Imbalance p values for baseline covariates in randomized controlled trials: a last resort for the use of p values? A pro and contra debate

Andreas Stang; Christopher Baethge

doi:10.2147/CLEP.S161508

Imbalance p values for baseline covariates in randomized controlled trials: a last resort for the use of p values? A pro and contra debate

Clin Epidemiol. 2018 May 8:10:531-535. doi: 10.2147/CLEP.S161508. eCollection 2018.

Authors

Andreas Stang^{1

2}, Christopher Baethge^{3

4}

Affiliations

¹ Center of Clinical Epidemiology, Institute of Medical Informatics, Biometry and Epidemiology, Medical Faculty, University Hospital of Essen, Hufelandstr, Essen, Germany.
² Department of Epidemiology, School of Public Health, Boston University, Boston, MA, USA.
³ Department of Psychiatry and Psychotherapy, University of Cologne Medical School, Cologne, Germany.
⁴ Editorial Offices, Deutsches Ärzteblatt and Deutsches Ärzteblatt International, Deutscher Ärzte-Verlag, Cologne, Germany.

Abstract

Background: Results of randomized controlled trials (RCTs) are usually accompanied by a table that compares covariates between the study groups at baseline. Sometimes, the investigators report p values for imbalanced covariates. The aim of this debate is to illustrate the pro and contra of the use of these p values in RCTs.

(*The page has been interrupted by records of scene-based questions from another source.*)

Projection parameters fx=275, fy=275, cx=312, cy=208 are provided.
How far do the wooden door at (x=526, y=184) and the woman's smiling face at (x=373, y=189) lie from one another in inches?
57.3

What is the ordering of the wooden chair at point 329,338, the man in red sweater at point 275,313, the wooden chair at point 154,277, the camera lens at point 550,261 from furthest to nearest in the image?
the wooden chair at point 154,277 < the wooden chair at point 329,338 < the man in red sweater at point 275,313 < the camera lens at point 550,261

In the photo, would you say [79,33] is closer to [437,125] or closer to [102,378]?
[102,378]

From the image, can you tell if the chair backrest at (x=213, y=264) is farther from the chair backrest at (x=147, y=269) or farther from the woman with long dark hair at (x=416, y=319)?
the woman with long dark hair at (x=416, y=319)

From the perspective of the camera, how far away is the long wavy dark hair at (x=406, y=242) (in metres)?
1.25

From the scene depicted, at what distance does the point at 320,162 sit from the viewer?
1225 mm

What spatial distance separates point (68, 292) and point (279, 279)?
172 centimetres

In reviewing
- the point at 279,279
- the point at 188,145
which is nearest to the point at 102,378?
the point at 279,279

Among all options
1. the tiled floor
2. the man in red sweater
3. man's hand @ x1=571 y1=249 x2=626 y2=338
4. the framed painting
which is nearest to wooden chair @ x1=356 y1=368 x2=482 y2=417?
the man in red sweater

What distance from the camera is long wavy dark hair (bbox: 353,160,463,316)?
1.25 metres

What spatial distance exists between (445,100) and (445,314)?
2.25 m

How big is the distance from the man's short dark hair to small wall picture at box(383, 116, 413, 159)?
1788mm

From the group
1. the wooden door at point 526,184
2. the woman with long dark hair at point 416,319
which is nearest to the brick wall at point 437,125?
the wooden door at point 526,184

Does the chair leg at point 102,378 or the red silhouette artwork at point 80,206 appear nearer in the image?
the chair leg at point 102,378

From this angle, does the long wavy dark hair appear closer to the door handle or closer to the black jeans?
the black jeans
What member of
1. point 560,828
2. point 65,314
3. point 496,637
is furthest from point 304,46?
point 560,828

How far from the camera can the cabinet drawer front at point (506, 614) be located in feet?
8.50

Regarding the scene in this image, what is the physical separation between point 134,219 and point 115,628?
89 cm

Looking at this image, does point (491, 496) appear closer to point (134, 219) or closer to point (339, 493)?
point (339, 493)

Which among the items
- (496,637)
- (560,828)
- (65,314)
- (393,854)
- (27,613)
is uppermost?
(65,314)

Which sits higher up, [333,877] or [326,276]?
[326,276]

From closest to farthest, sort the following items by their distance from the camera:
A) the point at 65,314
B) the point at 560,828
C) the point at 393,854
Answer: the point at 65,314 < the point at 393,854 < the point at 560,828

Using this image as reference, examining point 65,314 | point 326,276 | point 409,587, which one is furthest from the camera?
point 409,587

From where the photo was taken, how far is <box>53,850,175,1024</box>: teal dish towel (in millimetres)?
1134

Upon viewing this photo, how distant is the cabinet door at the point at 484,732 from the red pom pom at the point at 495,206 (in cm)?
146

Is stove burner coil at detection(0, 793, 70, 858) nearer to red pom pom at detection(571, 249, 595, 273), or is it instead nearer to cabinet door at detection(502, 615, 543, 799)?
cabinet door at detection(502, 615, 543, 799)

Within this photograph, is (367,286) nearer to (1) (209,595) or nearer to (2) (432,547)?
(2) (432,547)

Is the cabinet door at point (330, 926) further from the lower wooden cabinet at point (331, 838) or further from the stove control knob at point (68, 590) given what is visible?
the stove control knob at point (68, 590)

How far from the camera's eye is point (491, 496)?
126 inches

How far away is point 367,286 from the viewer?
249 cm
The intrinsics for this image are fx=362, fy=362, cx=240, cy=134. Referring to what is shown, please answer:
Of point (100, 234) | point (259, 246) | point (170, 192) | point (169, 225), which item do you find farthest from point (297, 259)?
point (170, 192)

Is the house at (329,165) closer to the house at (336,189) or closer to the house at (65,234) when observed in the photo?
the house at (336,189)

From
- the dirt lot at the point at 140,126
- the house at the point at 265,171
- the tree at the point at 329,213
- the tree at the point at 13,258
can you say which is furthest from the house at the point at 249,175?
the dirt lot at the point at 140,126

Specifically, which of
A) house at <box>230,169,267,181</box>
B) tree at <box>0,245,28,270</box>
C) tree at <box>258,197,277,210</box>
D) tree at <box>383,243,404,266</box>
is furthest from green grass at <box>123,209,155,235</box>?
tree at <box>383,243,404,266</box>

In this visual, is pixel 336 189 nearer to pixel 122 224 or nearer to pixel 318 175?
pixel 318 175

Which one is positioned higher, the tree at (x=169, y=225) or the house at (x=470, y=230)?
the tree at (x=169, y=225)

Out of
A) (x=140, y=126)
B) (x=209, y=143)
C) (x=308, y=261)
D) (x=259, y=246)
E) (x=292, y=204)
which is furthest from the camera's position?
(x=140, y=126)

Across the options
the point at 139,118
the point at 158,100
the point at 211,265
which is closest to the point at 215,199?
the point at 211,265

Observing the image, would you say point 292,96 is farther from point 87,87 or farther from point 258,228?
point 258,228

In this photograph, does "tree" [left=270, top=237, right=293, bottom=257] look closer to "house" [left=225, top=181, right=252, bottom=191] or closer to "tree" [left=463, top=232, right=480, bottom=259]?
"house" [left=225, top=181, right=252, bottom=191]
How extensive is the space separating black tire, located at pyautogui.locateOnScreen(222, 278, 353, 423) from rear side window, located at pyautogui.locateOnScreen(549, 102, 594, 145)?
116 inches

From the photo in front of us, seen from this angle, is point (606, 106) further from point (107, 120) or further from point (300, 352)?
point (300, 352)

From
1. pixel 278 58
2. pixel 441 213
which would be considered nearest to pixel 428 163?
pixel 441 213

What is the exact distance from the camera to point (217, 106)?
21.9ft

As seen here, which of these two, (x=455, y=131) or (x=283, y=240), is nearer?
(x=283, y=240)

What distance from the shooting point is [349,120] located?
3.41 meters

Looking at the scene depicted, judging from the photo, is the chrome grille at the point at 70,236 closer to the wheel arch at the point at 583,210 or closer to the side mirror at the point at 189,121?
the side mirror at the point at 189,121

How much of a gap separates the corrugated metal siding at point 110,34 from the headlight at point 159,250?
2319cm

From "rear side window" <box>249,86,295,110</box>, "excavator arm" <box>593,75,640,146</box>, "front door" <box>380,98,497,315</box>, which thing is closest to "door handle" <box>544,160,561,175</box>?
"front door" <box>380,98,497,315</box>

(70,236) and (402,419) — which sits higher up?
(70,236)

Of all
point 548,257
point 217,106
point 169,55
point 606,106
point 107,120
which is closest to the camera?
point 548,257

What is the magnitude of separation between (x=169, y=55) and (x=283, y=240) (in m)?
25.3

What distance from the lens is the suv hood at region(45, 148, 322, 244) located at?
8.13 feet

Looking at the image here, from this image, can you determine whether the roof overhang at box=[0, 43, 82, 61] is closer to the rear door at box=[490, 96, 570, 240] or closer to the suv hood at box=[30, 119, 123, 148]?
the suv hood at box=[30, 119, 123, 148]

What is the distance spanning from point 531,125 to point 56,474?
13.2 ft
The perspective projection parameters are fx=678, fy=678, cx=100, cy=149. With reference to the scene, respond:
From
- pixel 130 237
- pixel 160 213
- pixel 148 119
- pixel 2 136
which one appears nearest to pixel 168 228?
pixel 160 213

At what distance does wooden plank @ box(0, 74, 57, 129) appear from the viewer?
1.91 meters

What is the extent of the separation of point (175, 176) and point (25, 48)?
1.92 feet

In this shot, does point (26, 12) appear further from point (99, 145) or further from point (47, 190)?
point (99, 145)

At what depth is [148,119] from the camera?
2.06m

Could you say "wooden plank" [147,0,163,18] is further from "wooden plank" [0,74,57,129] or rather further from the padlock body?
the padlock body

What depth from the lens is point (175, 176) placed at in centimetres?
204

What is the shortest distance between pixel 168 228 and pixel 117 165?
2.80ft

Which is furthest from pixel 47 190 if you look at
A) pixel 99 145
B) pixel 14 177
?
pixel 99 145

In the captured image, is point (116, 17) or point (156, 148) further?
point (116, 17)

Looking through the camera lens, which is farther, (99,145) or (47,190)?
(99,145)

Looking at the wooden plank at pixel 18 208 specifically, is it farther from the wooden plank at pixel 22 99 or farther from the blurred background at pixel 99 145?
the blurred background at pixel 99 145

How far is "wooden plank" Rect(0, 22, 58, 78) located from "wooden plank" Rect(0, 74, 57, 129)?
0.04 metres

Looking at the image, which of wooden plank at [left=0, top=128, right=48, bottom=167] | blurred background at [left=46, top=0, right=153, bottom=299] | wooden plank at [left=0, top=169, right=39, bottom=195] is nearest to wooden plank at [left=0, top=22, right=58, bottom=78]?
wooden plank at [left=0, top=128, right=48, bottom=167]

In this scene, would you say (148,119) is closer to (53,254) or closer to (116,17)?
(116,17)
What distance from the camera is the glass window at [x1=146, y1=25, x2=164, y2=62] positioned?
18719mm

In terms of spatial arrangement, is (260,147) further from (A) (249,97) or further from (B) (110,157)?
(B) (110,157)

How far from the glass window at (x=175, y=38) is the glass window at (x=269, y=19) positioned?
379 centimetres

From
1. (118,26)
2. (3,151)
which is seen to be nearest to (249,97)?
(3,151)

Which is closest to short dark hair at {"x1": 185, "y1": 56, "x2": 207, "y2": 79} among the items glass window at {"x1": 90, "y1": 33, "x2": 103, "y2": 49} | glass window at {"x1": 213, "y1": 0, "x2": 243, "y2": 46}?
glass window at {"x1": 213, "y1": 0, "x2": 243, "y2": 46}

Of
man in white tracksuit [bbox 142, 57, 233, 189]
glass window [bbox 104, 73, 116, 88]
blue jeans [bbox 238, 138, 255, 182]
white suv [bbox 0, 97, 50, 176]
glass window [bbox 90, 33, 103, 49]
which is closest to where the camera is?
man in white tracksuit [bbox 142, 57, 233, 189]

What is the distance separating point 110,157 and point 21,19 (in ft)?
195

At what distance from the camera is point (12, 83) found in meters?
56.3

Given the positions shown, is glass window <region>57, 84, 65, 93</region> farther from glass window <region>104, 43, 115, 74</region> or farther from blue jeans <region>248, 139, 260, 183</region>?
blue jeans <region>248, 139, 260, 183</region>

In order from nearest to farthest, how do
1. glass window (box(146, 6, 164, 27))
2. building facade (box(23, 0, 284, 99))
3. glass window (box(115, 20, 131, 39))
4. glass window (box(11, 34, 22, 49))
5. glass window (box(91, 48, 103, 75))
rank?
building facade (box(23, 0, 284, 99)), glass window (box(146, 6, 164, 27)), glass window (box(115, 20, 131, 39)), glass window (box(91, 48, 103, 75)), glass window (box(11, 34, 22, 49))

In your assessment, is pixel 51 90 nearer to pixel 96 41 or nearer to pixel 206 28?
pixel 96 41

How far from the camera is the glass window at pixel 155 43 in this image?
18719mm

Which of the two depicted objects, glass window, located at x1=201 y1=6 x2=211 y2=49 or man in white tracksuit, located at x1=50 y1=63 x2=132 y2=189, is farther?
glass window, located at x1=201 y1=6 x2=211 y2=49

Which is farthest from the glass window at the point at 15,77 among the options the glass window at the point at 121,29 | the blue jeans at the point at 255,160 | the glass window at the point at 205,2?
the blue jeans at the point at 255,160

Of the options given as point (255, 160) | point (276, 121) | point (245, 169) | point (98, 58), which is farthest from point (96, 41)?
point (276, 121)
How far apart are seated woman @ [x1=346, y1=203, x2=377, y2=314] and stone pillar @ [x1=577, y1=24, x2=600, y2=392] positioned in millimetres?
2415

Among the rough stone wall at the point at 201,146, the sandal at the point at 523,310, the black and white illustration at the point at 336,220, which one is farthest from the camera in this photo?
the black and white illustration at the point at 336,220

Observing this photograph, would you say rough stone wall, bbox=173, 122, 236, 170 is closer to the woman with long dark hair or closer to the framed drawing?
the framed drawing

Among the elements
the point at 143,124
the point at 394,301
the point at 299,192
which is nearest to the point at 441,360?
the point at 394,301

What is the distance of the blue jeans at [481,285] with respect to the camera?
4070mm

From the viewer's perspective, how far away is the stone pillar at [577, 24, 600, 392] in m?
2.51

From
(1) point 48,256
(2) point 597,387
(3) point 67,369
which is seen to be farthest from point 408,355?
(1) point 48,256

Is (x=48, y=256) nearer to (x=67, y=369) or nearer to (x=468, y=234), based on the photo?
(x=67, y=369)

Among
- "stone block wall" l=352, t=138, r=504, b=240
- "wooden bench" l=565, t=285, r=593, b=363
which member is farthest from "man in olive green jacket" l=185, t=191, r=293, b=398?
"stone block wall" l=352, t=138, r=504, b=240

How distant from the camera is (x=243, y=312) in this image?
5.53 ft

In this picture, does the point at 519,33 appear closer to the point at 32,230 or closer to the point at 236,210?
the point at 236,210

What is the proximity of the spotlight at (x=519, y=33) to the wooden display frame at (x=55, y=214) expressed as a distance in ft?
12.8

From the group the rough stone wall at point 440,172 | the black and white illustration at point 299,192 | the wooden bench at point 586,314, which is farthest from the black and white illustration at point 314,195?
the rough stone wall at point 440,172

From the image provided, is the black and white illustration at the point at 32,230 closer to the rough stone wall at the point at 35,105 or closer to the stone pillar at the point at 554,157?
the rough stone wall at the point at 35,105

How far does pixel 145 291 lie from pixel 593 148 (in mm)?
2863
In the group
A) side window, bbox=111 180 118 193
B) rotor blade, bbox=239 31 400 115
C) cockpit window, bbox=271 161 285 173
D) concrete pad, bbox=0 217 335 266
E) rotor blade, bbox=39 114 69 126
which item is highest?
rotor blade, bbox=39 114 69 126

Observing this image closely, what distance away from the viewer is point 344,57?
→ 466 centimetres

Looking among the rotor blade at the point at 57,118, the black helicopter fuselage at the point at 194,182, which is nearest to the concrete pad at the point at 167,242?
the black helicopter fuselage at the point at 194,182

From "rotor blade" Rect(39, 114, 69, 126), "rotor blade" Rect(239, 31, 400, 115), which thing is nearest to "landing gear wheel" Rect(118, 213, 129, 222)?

Pro: Low p values can be a sign of biased or fraudulent randomization and can be used as a warning sign. They can be considered as a screening tool with low positive-predictive value. Low p values should prompt us to ask for the reasons and for potential consequences, especially in combination with hints of methodological problems.

Contra: A fair randomization produces the expectation that the distribution of p values follows a flat distribution. It does not produce an expectation related to a single p value. The distribution of p values in RCTs can be influenced by the correlation among covariates, differential misclassification or differential mismeasurement of baseline covariates. Given only a small number of reported p values in the reports of RCTs, judging whether the realized p value distribution is, indeed, a flat distribution becomes difficult. If p values ≤0.005 or ≥0.995 were used as a sign of alarm, the false-positive rate would be 5.0% if randomization was done correctly, and five p values per RCT were reported.

Conclusion: Use of a low p value as a warning sign that randomization is potentially biased can be considered a vague heuristic. The authors of this debate are obviously more or less enthusiastic with this heuristic and differ in the consequences they propose.

Keywords: distribution; random allocation; randomized controlled trial; statistical.